Interesting article. The amount of stress the working poor are under in this country is just enormous. Women tend to shoulder much of that. I don’t find this study surprising in the least, actually.

8 Likes

I wonder whether the cohort they are tracking is really the same, over time. The high school graduation rate for whites increased from somewhere in the high 80s (percentilewise) to somewhere in the mid-90s over the time period in question. If we assume that this is due to changes in the ease of graduation or the effectiveness of various programs, i.e. not due to changes in the capabilities of the population, then the high school dropouts of 2008 represent an even less capable segment of society than those of 1990. It would be as if you had taken the bottom half (in terms of academics) of the 1990 cohort.

3 Likes

I think the use of meth has been greatly sensationalized, even in rural areas. As with all drugs, legal or not, the majority of people who use meth are not addicted to it.

The proportion of Americans who use methamphetamine on a monthly basis has hovered in the range of 0.2 percent to 0.3 percent since 1999. Almost 11 million Americans have tried methamphetamine at least once – far fewer than those who have tried inhalants (23 million), psychedelics (34 million), cocaine (34 million), or marijuana (100 million). Of those 10.3 million, only 1.3 million used methamphetamine in the last year; and only 512,000 used it within the last 30 days. The estimated number of semi-regular methamphetamine users in the U.S. (those who use once a month or more) equals less than one quarter of one percent of the population (0.2 percent).

2 Likes

Boyoboy, that’s a big question: why. Demographics don’t say anything about a particular person, and one person’s experience doesn’t explain demographic changes.
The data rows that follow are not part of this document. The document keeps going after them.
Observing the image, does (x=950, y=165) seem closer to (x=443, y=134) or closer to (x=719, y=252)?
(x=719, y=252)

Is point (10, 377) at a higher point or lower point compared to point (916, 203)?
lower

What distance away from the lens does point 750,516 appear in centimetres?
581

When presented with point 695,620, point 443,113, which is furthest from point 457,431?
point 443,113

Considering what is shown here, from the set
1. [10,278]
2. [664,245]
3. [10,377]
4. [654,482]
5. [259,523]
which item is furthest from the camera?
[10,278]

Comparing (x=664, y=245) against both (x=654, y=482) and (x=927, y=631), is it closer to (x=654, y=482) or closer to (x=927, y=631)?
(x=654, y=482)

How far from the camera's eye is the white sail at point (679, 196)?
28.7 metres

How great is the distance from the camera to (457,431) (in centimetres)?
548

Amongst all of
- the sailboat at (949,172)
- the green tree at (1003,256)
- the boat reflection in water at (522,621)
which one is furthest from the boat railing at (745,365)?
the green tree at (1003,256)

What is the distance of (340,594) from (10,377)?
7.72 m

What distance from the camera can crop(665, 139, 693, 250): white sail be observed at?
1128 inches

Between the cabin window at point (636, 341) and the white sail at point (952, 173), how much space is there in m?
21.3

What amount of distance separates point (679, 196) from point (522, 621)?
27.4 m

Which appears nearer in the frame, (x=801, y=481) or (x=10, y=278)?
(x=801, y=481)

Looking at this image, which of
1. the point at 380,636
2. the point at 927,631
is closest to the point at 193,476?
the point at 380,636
My personal experience is that I would be dead today if not for the affordable healthcare at Planned Parenthood. Catching abnormal cells on my cervix meant I was able to afford the treatment, before it became cancer. I don’t know if it always works that way, but my doctor told me that my case would have become cancer. That was 15 years ago.

So, I think healthcare matters.

3 Likes

You do realize these are human beings right? People, real live people, with lives and loves and problems and families. And you’re just shitting all over them because you disagree with their politics. These are people who have little to no political capital and no access to the halls of power at all. While they might not be on the bottom of the ladder, they are certainly near the bottom.
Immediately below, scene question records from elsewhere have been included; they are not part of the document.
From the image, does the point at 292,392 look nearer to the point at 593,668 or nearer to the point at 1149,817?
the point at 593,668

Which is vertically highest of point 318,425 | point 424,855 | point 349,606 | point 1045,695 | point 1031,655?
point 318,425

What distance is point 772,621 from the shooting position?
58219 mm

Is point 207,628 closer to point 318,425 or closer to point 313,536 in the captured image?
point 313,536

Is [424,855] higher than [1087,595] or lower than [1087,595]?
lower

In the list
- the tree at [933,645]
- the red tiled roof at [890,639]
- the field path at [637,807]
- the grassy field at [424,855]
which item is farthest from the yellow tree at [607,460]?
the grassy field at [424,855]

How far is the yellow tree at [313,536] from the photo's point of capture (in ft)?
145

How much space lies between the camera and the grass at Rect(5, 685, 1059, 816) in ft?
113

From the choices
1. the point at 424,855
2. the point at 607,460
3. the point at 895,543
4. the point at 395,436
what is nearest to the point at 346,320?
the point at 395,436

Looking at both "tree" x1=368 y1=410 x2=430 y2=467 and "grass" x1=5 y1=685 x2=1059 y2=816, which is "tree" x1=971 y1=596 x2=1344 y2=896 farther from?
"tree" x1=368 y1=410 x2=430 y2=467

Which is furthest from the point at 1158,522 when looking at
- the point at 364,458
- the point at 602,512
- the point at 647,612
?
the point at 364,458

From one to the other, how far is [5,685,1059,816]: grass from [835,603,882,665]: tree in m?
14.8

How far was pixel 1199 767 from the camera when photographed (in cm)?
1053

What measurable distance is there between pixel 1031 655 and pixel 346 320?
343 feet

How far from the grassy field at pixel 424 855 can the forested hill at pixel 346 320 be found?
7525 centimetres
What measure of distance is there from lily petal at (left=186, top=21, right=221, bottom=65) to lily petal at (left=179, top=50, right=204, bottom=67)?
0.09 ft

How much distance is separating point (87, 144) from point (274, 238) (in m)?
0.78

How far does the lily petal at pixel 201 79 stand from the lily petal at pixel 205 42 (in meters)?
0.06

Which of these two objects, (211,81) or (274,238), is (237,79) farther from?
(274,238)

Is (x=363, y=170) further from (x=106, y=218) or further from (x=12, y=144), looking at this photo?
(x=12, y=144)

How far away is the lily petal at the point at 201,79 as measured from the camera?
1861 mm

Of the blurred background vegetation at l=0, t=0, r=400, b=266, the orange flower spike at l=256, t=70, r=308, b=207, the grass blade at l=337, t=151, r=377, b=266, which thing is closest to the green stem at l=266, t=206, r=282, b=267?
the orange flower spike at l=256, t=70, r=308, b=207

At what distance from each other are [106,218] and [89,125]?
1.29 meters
If you really think the democrats are innocent in our recent race to the bottom (or for politicians, race to the top to see who can reap the most corporate money), you need to go see who it was the gutted welfare and put in the final paving stones for the neo-liberarlization of the economy. The republicans did not do it alone. We’ve all been sold out by the power structure and both parties are responsible for these horrible conditions. As long as we are viewing this from a perspective of dems vs. repubs, or liberals vs. conservatives we play right into that game and we all lose.

11 Likes

That was heartbreaking.

I just read a book review of Scarcity: Why Having Too Little Means So Much by Sendhil Mullainathan and Eldar Shafir in The Economist, and it seems very apropos. I wasn’t planning on reading the book, but I think I will now.

4 Likes

High school dropouts tend not to vote, and to the extent that they do vote they lean left. You’re looking for the white high school graduates without college degrees, they would fit your ‘socially conservative white trash’ stereotype better.

2 Likes

Oxycontin and other prescription drugs would be more plausible candidates; it’s well known that prescription drugs kill more people than illegal ones. But even there I’m not sure the numbers are large enough to account for such a drop in life expectancy.

1 Like

And of course there is the problem of the inability to buy legal drugs that you need. That can’t help.